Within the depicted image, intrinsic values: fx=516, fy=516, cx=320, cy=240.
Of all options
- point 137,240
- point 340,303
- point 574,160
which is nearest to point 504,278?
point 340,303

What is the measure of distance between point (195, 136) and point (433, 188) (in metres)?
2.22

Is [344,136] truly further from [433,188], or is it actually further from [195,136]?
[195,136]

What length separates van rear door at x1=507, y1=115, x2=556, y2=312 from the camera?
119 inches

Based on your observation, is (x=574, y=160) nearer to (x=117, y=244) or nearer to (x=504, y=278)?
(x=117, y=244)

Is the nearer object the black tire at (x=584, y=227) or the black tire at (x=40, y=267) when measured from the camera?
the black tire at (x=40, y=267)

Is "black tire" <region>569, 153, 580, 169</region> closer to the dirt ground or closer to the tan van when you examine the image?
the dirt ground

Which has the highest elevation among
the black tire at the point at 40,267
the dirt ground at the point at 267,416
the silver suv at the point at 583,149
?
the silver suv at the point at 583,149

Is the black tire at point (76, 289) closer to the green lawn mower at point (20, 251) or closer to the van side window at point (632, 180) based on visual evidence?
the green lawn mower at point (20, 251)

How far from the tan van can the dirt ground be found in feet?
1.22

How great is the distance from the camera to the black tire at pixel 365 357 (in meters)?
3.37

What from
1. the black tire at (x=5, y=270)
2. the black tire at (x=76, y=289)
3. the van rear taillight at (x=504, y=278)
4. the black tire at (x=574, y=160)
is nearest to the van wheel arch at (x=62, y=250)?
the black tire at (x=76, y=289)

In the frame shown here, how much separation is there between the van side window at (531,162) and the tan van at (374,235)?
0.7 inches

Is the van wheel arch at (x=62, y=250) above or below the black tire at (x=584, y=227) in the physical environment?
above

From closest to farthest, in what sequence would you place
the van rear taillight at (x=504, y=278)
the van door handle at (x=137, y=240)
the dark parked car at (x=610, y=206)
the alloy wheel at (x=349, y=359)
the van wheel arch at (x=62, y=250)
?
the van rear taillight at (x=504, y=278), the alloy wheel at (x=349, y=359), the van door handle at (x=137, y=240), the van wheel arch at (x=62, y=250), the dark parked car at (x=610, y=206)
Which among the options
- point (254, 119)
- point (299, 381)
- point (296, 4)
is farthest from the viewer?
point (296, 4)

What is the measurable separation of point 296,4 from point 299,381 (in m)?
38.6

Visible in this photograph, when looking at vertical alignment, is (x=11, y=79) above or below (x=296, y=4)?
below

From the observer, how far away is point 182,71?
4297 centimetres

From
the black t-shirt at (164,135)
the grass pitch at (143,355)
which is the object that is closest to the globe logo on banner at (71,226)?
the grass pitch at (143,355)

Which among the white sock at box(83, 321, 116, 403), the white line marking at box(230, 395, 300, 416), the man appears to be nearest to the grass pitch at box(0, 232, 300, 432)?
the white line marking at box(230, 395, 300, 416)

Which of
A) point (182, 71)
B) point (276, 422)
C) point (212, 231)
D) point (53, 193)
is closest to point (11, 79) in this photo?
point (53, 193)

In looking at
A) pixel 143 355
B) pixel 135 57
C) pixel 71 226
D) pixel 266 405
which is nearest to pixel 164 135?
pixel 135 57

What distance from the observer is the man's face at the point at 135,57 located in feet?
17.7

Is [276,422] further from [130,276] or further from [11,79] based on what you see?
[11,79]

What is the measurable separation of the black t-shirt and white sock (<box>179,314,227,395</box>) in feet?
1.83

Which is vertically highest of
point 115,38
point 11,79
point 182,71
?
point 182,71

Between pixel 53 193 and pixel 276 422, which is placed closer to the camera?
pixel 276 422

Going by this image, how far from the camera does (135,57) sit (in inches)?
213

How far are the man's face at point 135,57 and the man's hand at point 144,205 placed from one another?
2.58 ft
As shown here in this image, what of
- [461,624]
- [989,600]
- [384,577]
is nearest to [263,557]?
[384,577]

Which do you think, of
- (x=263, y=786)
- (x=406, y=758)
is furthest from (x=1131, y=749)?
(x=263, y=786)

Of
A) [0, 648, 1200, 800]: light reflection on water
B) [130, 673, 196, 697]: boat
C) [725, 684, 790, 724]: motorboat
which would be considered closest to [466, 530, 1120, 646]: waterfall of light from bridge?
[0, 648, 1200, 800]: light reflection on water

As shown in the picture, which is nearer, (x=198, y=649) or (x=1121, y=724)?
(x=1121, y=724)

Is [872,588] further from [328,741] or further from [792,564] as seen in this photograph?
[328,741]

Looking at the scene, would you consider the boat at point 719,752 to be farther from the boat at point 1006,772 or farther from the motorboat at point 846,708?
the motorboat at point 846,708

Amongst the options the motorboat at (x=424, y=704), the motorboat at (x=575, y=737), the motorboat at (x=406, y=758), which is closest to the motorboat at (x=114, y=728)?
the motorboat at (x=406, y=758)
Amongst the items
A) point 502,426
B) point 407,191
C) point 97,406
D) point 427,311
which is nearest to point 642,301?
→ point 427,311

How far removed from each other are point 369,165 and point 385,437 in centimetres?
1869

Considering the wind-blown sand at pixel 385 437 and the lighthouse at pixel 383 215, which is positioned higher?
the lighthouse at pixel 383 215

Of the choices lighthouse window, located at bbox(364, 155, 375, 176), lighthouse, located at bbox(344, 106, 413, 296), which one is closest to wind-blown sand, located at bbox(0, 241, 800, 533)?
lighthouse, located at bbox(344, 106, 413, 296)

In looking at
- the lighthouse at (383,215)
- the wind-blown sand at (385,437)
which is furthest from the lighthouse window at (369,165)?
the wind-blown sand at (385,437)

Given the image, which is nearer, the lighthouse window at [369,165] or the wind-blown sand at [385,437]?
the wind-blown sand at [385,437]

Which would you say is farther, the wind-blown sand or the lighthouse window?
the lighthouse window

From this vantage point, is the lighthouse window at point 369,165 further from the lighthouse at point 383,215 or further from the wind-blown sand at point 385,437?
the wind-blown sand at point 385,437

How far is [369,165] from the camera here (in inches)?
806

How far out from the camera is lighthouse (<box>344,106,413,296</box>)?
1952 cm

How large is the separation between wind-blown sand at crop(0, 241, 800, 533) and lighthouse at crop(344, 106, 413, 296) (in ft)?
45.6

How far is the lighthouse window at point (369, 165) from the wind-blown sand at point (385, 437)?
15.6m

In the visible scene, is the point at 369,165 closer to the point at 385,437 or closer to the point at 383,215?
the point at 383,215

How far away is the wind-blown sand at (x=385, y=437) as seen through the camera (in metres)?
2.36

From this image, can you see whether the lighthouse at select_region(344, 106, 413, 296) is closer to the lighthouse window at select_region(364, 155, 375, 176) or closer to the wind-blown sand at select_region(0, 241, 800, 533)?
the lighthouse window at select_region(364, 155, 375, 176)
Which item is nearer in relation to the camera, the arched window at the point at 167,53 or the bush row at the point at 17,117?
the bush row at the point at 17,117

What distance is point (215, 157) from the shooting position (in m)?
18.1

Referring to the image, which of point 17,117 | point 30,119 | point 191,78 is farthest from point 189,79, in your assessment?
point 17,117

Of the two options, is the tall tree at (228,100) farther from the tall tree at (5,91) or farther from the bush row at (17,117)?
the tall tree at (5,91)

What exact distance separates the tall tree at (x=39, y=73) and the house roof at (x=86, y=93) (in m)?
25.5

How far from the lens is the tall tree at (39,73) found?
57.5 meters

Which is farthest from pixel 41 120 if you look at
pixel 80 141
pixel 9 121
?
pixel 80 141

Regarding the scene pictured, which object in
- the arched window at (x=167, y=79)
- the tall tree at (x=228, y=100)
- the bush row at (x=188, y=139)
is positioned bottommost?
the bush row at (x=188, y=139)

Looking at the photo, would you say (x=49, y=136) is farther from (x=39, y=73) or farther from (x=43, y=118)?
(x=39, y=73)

------------------------------------------------------------------------

## TASK DESCRIPTION
The records above should be repeated in full, exactly as given.

## CORRECT RESPONSE
Within the depicted image, intrinsic values: fx=516, fy=516, cx=320, cy=240.
Of all options
- point 137,240
- point 340,303
- point 574,160
which is nearest to point 504,278?
point 340,303

What is the measure of distance between point (195, 136) and point (433, 188) (in metres)?
2.22

Is [344,136] truly further from [433,188], or is it actually further from [195,136]?
[195,136]

What length separates van rear door at x1=507, y1=115, x2=556, y2=312 from the camera?
119 inches

Based on your observation, is (x=574, y=160) nearer to (x=117, y=244) or nearer to (x=504, y=278)?
(x=117, y=244)

Is the nearer object the black tire at (x=584, y=227) or the black tire at (x=40, y=267) when measured from the camera?
the black tire at (x=40, y=267)

Is "black tire" <region>569, 153, 580, 169</region> closer to the dirt ground or closer to the tan van when you examine the image?
the dirt ground

Which has the highest elevation among
the black tire at the point at 40,267
the dirt ground at the point at 267,416
the silver suv at the point at 583,149
?
the silver suv at the point at 583,149

Is the black tire at point (76, 289) closer to the green lawn mower at point (20, 251) or closer to the van side window at point (632, 180) based on visual evidence?
the green lawn mower at point (20, 251)

How far from the tan van can the dirt ground be found in feet?
1.22

How great is the distance from the camera to the black tire at pixel 365 357 (in meters)?
3.37

What from
1. the black tire at (x=5, y=270)
2. the black tire at (x=76, y=289)
3. the van rear taillight at (x=504, y=278)
4. the black tire at (x=574, y=160)
is nearest to the van wheel arch at (x=62, y=250)?
the black tire at (x=76, y=289)

In the frame shown here, how much separation is there between the van side window at (531,162) and the tan van at (374,235)?
0.7 inches

Is the van wheel arch at (x=62, y=250) above or below the black tire at (x=584, y=227) in the physical environment?
above

From closest to farthest, in what sequence would you place
the van rear taillight at (x=504, y=278)
the van door handle at (x=137, y=240)
the dark parked car at (x=610, y=206)
the alloy wheel at (x=349, y=359)
the van wheel arch at (x=62, y=250)
?
the van rear taillight at (x=504, y=278), the alloy wheel at (x=349, y=359), the van door handle at (x=137, y=240), the van wheel arch at (x=62, y=250), the dark parked car at (x=610, y=206)
Which among the options
- point (254, 119)
- point (299, 381)
- point (296, 4)
is farthest from the viewer?
point (296, 4)

What is the measurable separation of point 296,4 from point 299,381 (in m)?
38.6

Visible in this photograph, when looking at vertical alignment, is (x=11, y=79) above or below (x=296, y=4)?
below

From the observer, how far away is point 182,71?
4297 centimetres

From
the black t-shirt at (164,135)
the grass pitch at (143,355)
which is the object that is closest to the globe logo on banner at (71,226)?
the grass pitch at (143,355)

Which among the white sock at box(83, 321, 116, 403), the white line marking at box(230, 395, 300, 416), the man appears to be nearest to the grass pitch at box(0, 232, 300, 432)?
the white line marking at box(230, 395, 300, 416)

Which of
A) point (182, 71)
B) point (276, 422)
C) point (212, 231)
D) point (53, 193)
is closest to point (11, 79) in this photo?
point (53, 193)

In looking at
A) pixel 143 355
B) pixel 135 57
C) pixel 71 226
D) pixel 266 405
which is nearest to pixel 164 135?
pixel 135 57

What distance from the observer is the man's face at the point at 135,57 located in feet?
17.7

Is [276,422] further from [130,276] or further from [11,79] based on what you see?
[11,79]

What is the measurable separation of the black t-shirt and white sock (<box>179,314,227,395</box>) in feet?
1.83

Which is vertically highest of
point 115,38
point 11,79
point 182,71
?
point 182,71

Between pixel 53 193 and pixel 276 422, which is placed closer to the camera?
pixel 276 422

Going by this image, how far from the camera does (135,57) sit (in inches)?
213

How far are the man's face at point 135,57 and the man's hand at point 144,205 placed from one another?
2.58 ft
As shown here in this image, what of
- [461,624]
- [989,600]
- [384,577]
is nearest to [263,557]?
[384,577]

Which do you think, of
- (x=263, y=786)
- (x=406, y=758)
is furthest from (x=1131, y=749)?
(x=263, y=786)

Of
A) [0, 648, 1200, 800]: light reflection on water
B) [130, 673, 196, 697]: boat
C) [725, 684, 790, 724]: motorboat
which would be considered closest to [466, 530, 1120, 646]: waterfall of light from bridge?
[0, 648, 1200, 800]: light reflection on water

As shown in the picture, which is nearer, (x=198, y=649) or (x=1121, y=724)?
(x=1121, y=724)

Is [872,588] further from [328,741] or further from [792,564] as seen in this photograph?
[328,741]

Looking at the scene, would you consider the boat at point 719,752 to be farther from the boat at point 1006,772 or farther from the motorboat at point 846,708?
the motorboat at point 846,708

Amongst the options the motorboat at (x=424, y=704), the motorboat at (x=575, y=737), the motorboat at (x=406, y=758), which is closest to the motorboat at (x=114, y=728)?
the motorboat at (x=406, y=758)
Amongst the items
A) point 502,426
B) point 407,191
C) point 97,406
D) point 427,311
which is nearest to point 642,301?
→ point 427,311

How far removed from each other are point 369,165 and point 385,437 in centimetres?
1869

Considering the wind-blown sand at pixel 385 437 and the lighthouse at pixel 383 215, which is positioned higher?
the lighthouse at pixel 383 215

Of the choices lighthouse window, located at bbox(364, 155, 375, 176), lighthouse, located at bbox(344, 106, 413, 296), which one is closest to wind-blown sand, located at bbox(0, 241, 800, 533)?
lighthouse, located at bbox(344, 106, 413, 296)

In looking at
- the lighthouse at (383,215)
- the wind-blown sand at (385,437)
which is furthest from the lighthouse window at (369,165)?
the wind-blown sand at (385,437)

Given the image, which is nearer, the lighthouse window at [369,165] or the wind-blown sand at [385,437]?
the wind-blown sand at [385,437]

Which would you say is farther, the wind-blown sand or the lighthouse window?
the lighthouse window

From this vantage point, is the lighthouse window at point 369,165 further from the lighthouse at point 383,215 or further from the wind-blown sand at point 385,437?
the wind-blown sand at point 385,437

How far is [369,165] from the camera here (in inches)?
806

How far out from the camera is lighthouse (<box>344,106,413,296</box>)?
1952 cm

How large is the separation between wind-blown sand at crop(0, 241, 800, 533) and lighthouse at crop(344, 106, 413, 296) (in ft)?
45.6

How far is the lighthouse window at point (369, 165) from the wind-blown sand at point (385, 437)?
15.6m

In the visible scene, is the point at 369,165 closer to the point at 385,437 or closer to the point at 383,215?
the point at 383,215

How far away is the wind-blown sand at (x=385, y=437) as seen through the camera (in metres)?
2.36

From this image, can you see whether the lighthouse at select_region(344, 106, 413, 296) is closer to the lighthouse window at select_region(364, 155, 375, 176) or closer to the wind-blown sand at select_region(0, 241, 800, 533)?
the lighthouse window at select_region(364, 155, 375, 176)
Which item is nearer in relation to the camera, the arched window at the point at 167,53 or the bush row at the point at 17,117?
the bush row at the point at 17,117

What distance is point (215, 157) from the shooting position (in m)?
18.1

Referring to the image, which of point 17,117 | point 30,119 | point 191,78 is farthest from point 189,79, in your assessment?
point 17,117

Of the two options, is the tall tree at (228,100) farther from the tall tree at (5,91) or farther from the bush row at (17,117)?
the tall tree at (5,91)

What exact distance separates the tall tree at (x=39, y=73) and the house roof at (x=86, y=93) (in m)?
25.5

How far from the lens is the tall tree at (39,73) found?
57.5 meters

Which is farthest from pixel 41 120 if you look at
pixel 80 141
pixel 9 121
?
pixel 80 141

Regarding the scene pictured, which object in
- the arched window at (x=167, y=79)
- the tall tree at (x=228, y=100)
- the bush row at (x=188, y=139)
is positioned bottommost?
the bush row at (x=188, y=139)

Looking at the photo, would you say (x=49, y=136) is farther from (x=39, y=73) or farther from (x=43, y=118)?
(x=39, y=73)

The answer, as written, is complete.